JBL Tour Pro+ noise-cancelling headphones for $200

(31 customer reviews)
Product is rated as #426 in category Reviews

JBL Tour Pro+ noise-cancelling headphones for $200
JBL Tour Pro+ noise-cancelling headphones for $200


This review is about JBL Tour Pro+ noise-cancelling headphones for $200. So read this JBL Tour Pro+ noise-cancelling headphones for $200 with full details and specs.

The JBL Tour Pro+ noise-cancelling headphones for $200

One drawback to Google’s second-generation Pixel Buds, as well as its mid-range replacement, the Pixel Buds A, is the lack of noise cancellation. It was disappointing to see the Pixel Buds lacking in noise cancellation in the face of rugged competitors like the AirPods Pro and the Galaxy Buds Pro. Instead, the most distinctive feature of the Pixel Buds series is their ability to respond to the hotword “Hey Google”, which has yet to be reproduced on third-party earphones. Until now, yes.

JBL’s latest true wireless earbuds, the JBL Tour Pro+, are the first third-party earbuds with full Google Assistant integration, including audible notifications and “Hey Google” support. For true wireless earbuds, “comfort” falls into two totally unrelated categories: comfort in the ears and comfort in the pocket. Each is a struggle between packing the biggest battery possible while not being unreasonably bulky.

Where I’m normally used to putting the earbud charging case in the otherwise useless coin pocket of my pants, the JBL Tour Pro+ case is way too thick for that. Even in my full pocket, it’s a little on the bulky side for everyday wear, but if you keep your tech in a bag, it’s a moot point.

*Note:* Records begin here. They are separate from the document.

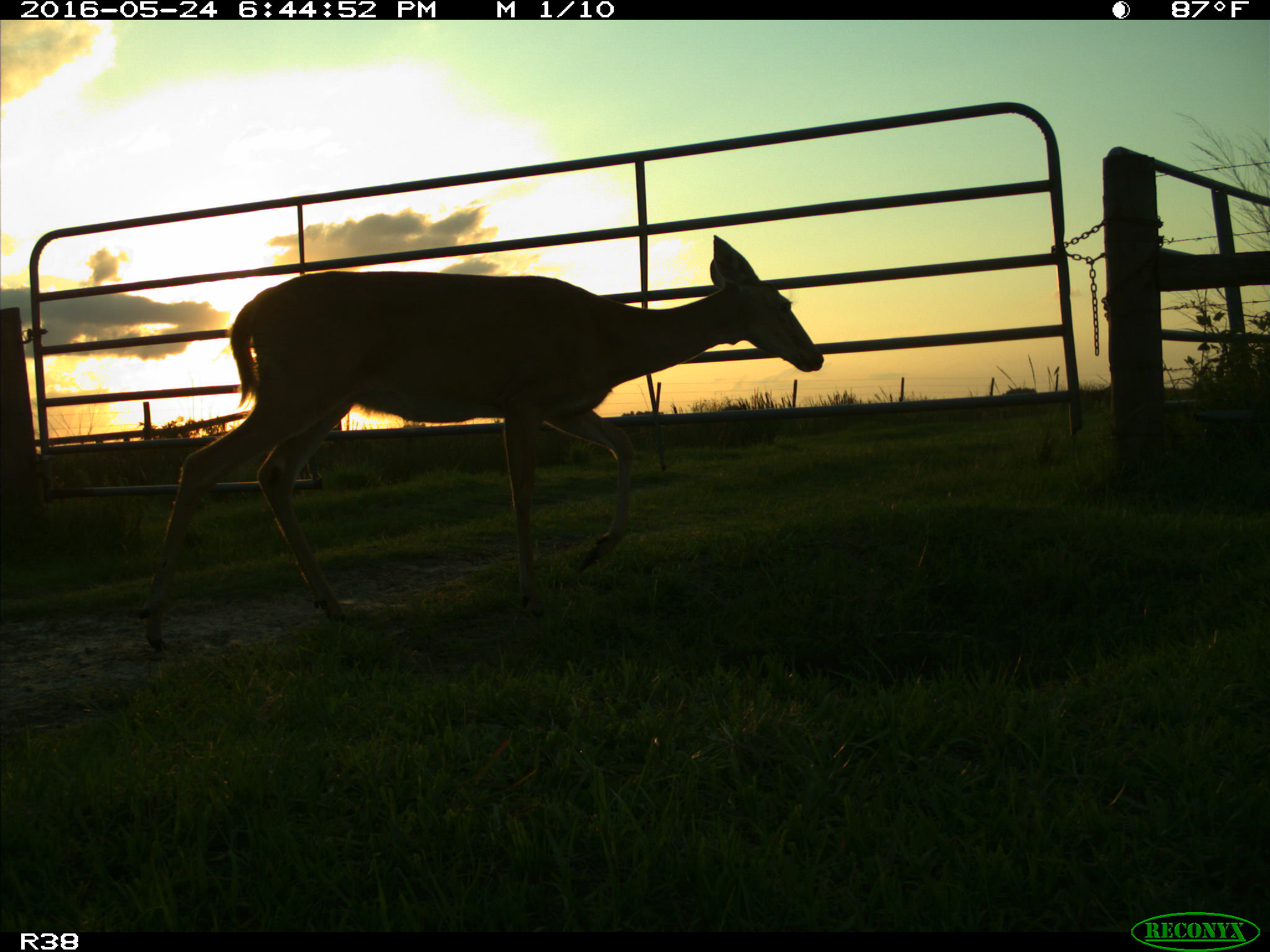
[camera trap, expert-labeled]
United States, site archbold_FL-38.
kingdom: Animalia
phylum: Chordata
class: Mammalia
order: Artiodactyla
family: Cervidae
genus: Odocoileus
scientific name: Odocoileus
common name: deer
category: unidentified deer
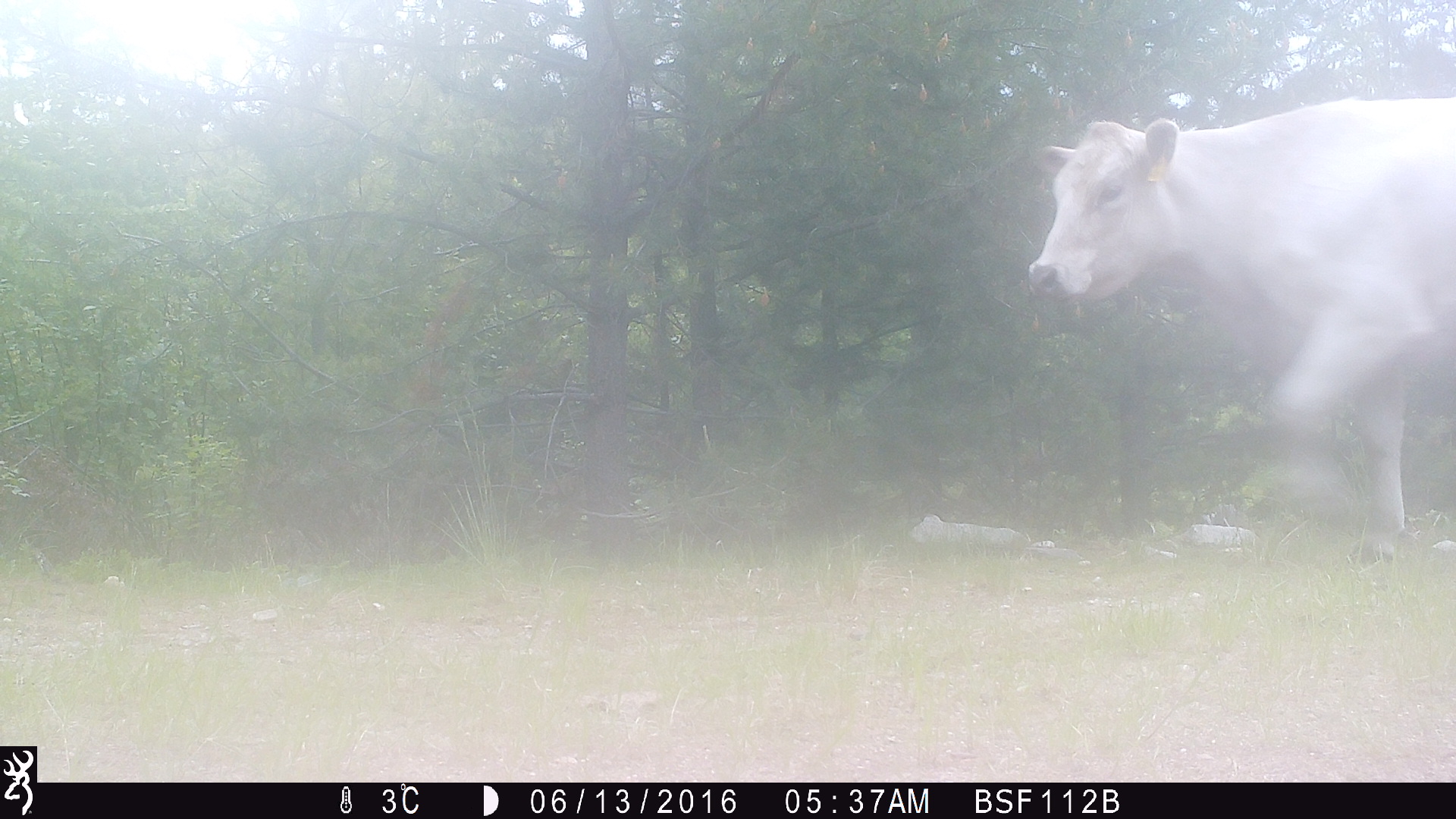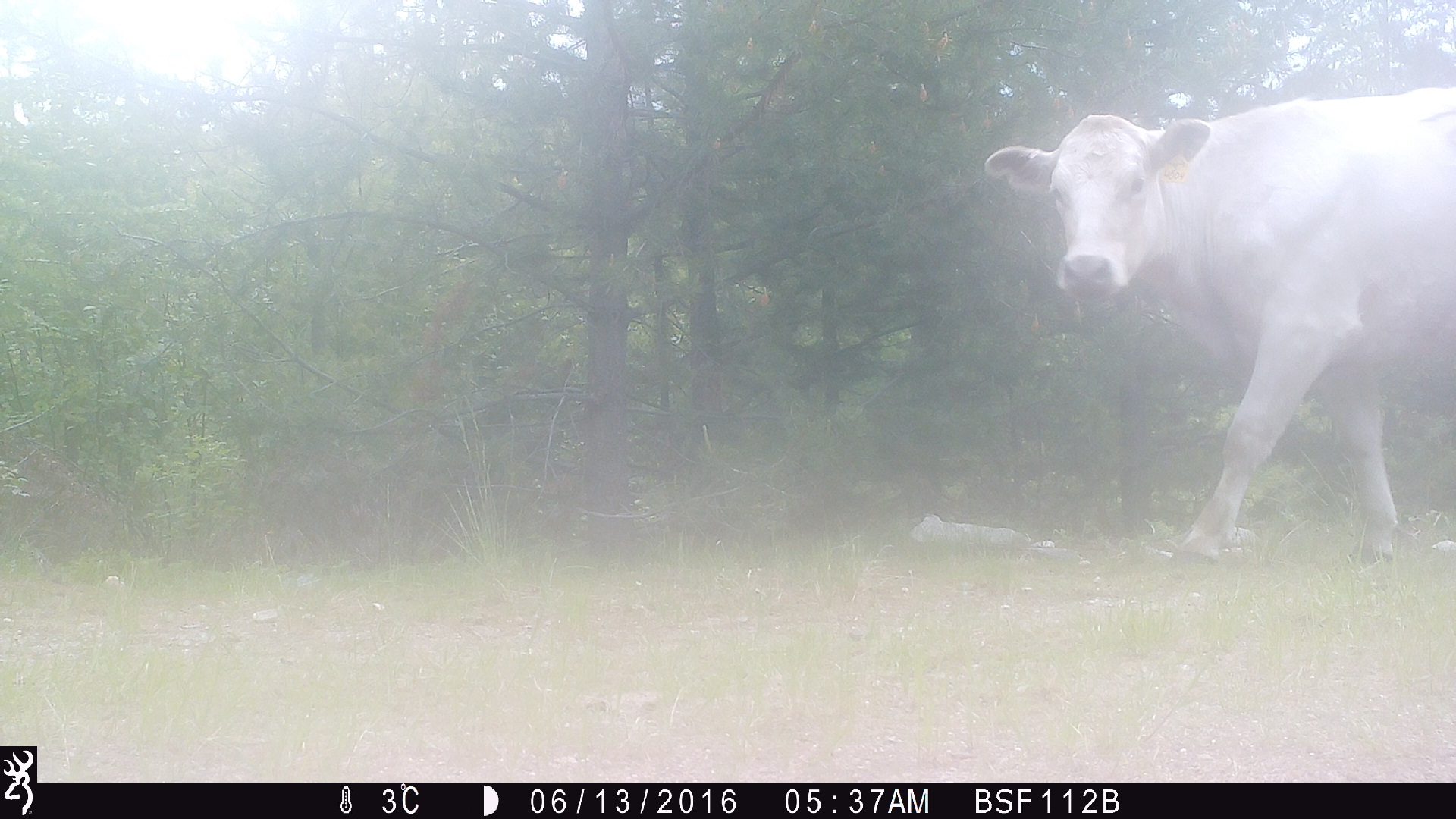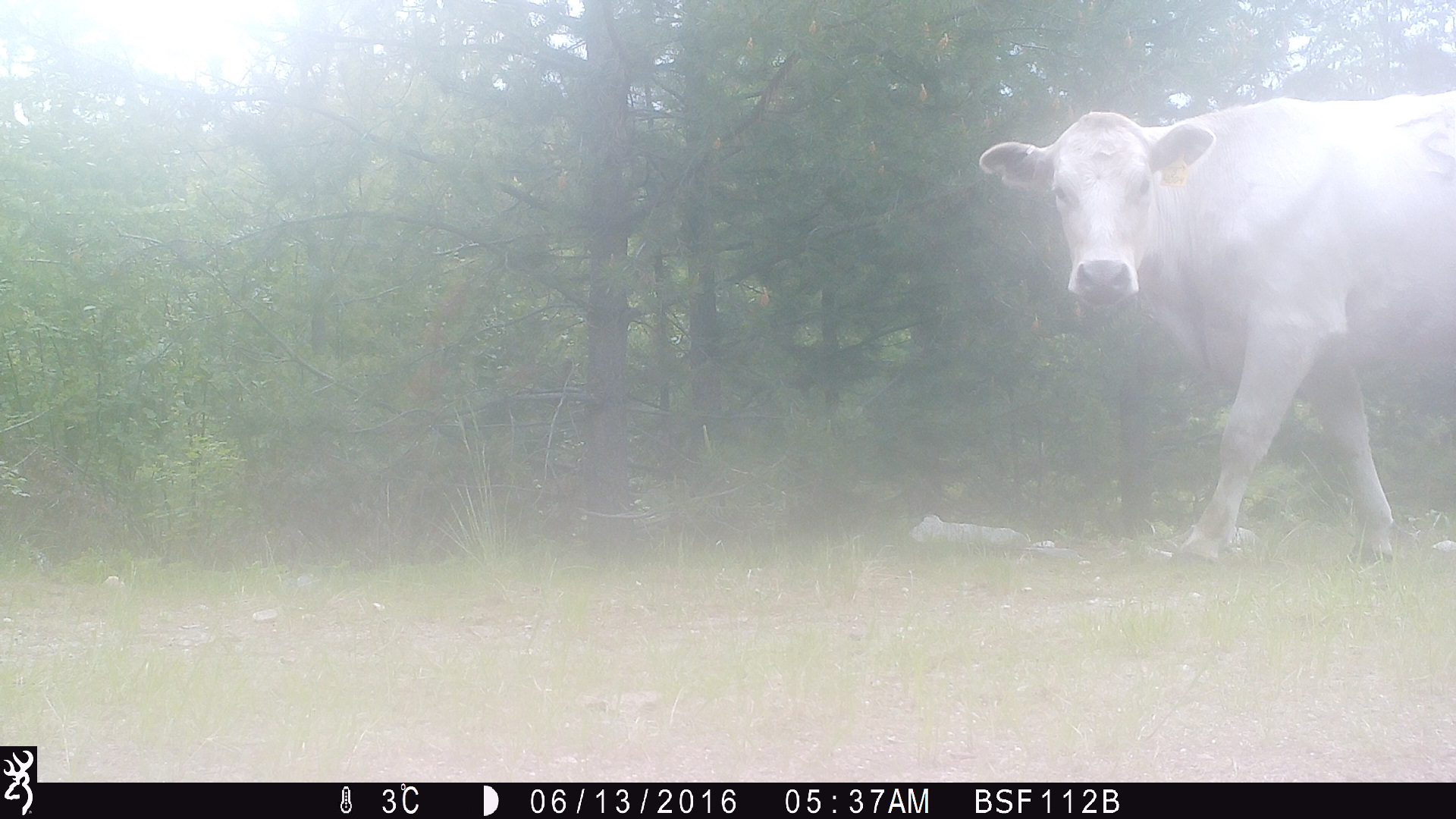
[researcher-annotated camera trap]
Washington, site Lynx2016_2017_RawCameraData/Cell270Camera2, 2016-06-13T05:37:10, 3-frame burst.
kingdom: Animalia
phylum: Chordata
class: Mammalia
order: Artiodactyla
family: Bovidae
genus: Bos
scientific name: Bos taurus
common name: domestic cattle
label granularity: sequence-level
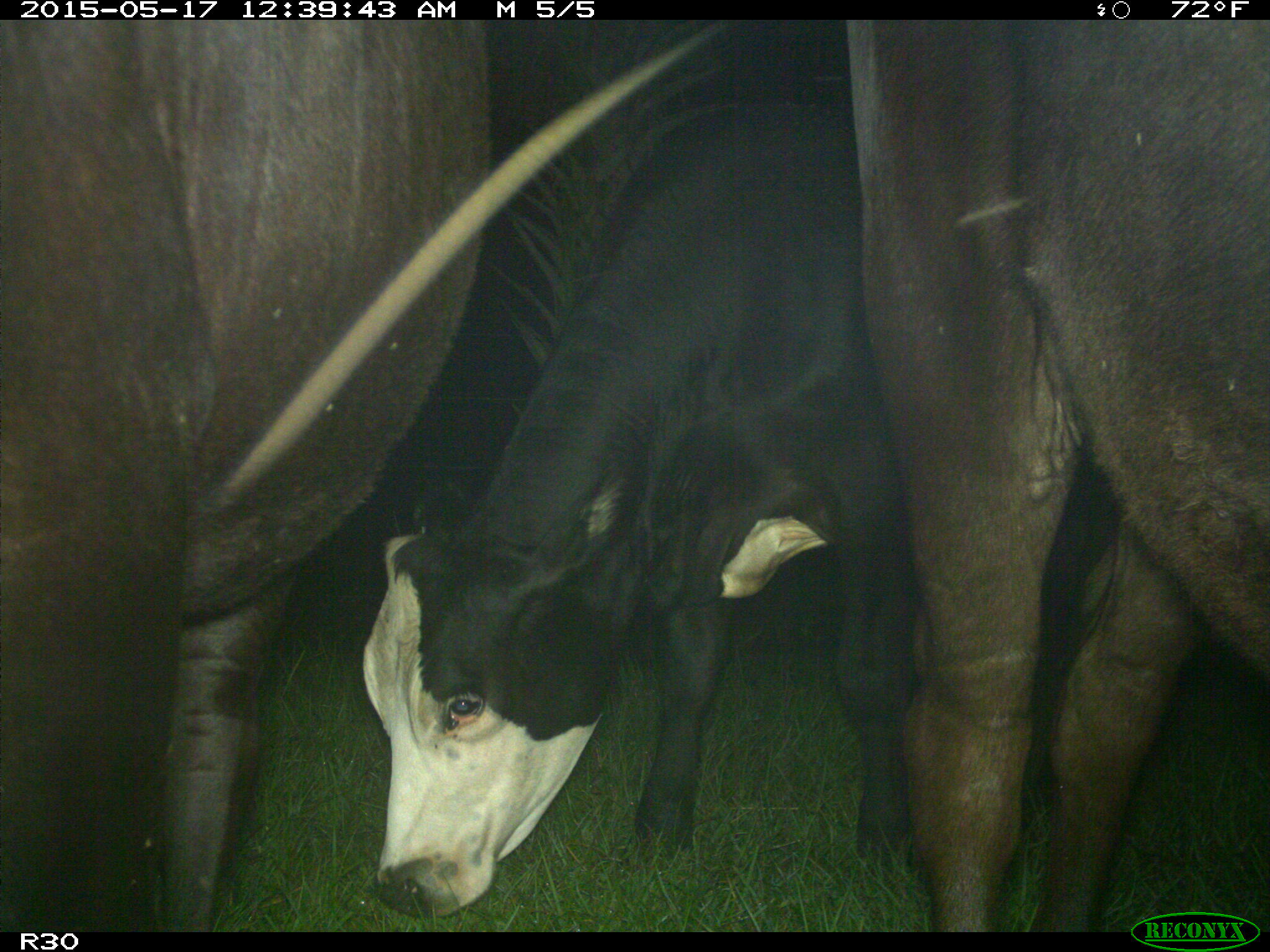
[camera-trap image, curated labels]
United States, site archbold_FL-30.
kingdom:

In exchange for that mass, you get three full charges on top of the earbuds’ eight hours of playtime, meaning you can get a whopping 32 hours of playtime on a full charge. I’ve essentially never had the earbuds themselves or the battery case completely drained during my use – random charging the few times I remember doing this – which is certainly a solid trade-off. One thing to note about charging though is that I find that I can’t just “drop” every button in the case. There is a slight magnetic pull that pulls them in place, but it usually isn’t enough to twist them in the right direction to align the pins up to charge. Instead, I usually turn each knob while watching for the charge light to come on.

As for the buttons themselves, I thought they were a bit too big at first, coming from the Pixel Buds. However, with a few days of adjustment, I find the JBL Tour Pro+ comfortably snug, more out of place on the outside of my ear than in the ear canal. That said, they still like to loosen up with jaw movements from eating food or chewing gum. The design has surprisingly allowed me to wear the earbuds longer than I normally would, while still maintaining a solid seal for sound purposes (more on this later). Of course, everyone’s ears are shaped differently, so you may have a different experience or preference. To that end, however, JBL has multiple sizes of both the inner ear tips and the outer ear fins to optimize your fit.

In all categories, these earbuds sound much, much better than Google’s Pixel Buds, thanks to JBL’s decades of experience in audio engineering. And that’s before you count the noise cancellation. With active noise canceling enabled, you get a lot more isolation than normal true wireless earbuds offer. That said, JBL’s noise cancellation isn’t as effective as Bose’s or Sony’s. The main sources of unwanted noise, such as a car engine, neighbor’s subwoofer or your home air conditioners are all filtered out completely with ease. However, higher-pitched sounds such as the ringing of a dog collar, the bubbling of a fountain, and the sounds of nearby voices still manage to leak through. While far from perfect, it’s better than no active cancellation at all.

There are a few toggles in the app that let you turn off noise cancellation, make outside noise more audible for safety, or even have a conversation with the earbuds in. But unless you assign these to a gesture — more on that in a minute — it would be much easier to just take your earbuds out rather than fiddle with the app. They are nice enough in theory, but not very useful in my experience. Next, let’s take a look at the built-in controls of the JBL Tour Pro+, including the main way to access the Google Assistant. JBL has a very simple control scheme that consists of one tap, double tap, triple tap and tap and hold gestures.

Notably, there are four different sets of gesture actions, and you can assign only one set to each earbud, with no room for deeper customization. “Playback control” allows you to play/pause and skip tracks. “Ambient Sound Control” allows you to switch both noise reduction and “TalkThru” feature that is designed for quick conversations. With “Volume Control”, as you would expect, you can increase the volume up and down. Finally, there is “Voice Assistant” which allows you to access Alexa or the Google Assistant. Although the JBL Tour Pro+ offers “Hey Google” support, you have to set the gestures of one side on Voice Assistant to access the Google Assistant, either by touch or by voice. That means sacrificing access to one of the other gesture sets, making the earbuds a little harder to manage.